\(75.2 \mathrm{~g}\) of \(\mathrm{C}_6 \mathrm{H}_5 \mathrm{OH}\) (phenol) is dissolved in a solvent of \(K_f=14\). If the depression in freezing point is \(7 \mathrm{~K}\), then find the \(\%\) of phenol that dimerises.
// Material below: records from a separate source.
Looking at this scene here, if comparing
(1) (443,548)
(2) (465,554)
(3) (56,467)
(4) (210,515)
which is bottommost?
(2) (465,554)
Phenol is dimerised as follows
At \(t=0\)
\(2 \mathrm{C}_6 \mathrm{H}_5 \mathrm{OH} \rightleftharpoons\left(\mathrm{C}_6 \mathrm{H}_5 \mathrm{OH}\right)_2\)
At equilibrium
\((1-\alpha) \quad \alpha / 2\)
Total moles after dimerisation \(=1-\alpha+\alpha / 2=1-\alpha / 2\)
\(\text {Van't Hoff factor (i)} =\) \(\frac{\text {Normal molecular wt. of phenol}}{\text {Abnormal molecular wt. of phenol}}\)\(=\frac{94}{m_{a b}} \)
\(m_{a b} =\frac{1000 \times K_f \times w}{\Delta T_f \times W}\)
Given that
\(K_f=14 \)
\(w=72.5 \mathrm{gm} \)
\(W=1000 \mathrm{gm} \)
\(\therefore m_{a b}=\frac{1000 \times 14 \times 72.5}{7 \times 1000}=145\)
\(\therefore \quad i=\frac{94}{145}\)
\(\text {(i)}=\frac{\text {No. of particles after dimerisation}}{\text {No. of particles before dimerisation}}\)\(=\frac{1-\alpha / 2}{1}\)
From eq. (i) and (ii)
\(1-\alpha / 2 =\frac{94}{145}=0.65 \)
\(\frac{\alpha}{2} =1-0.65=0.35\)
Hence, \(35 \%\) phenol is present in dimeric form.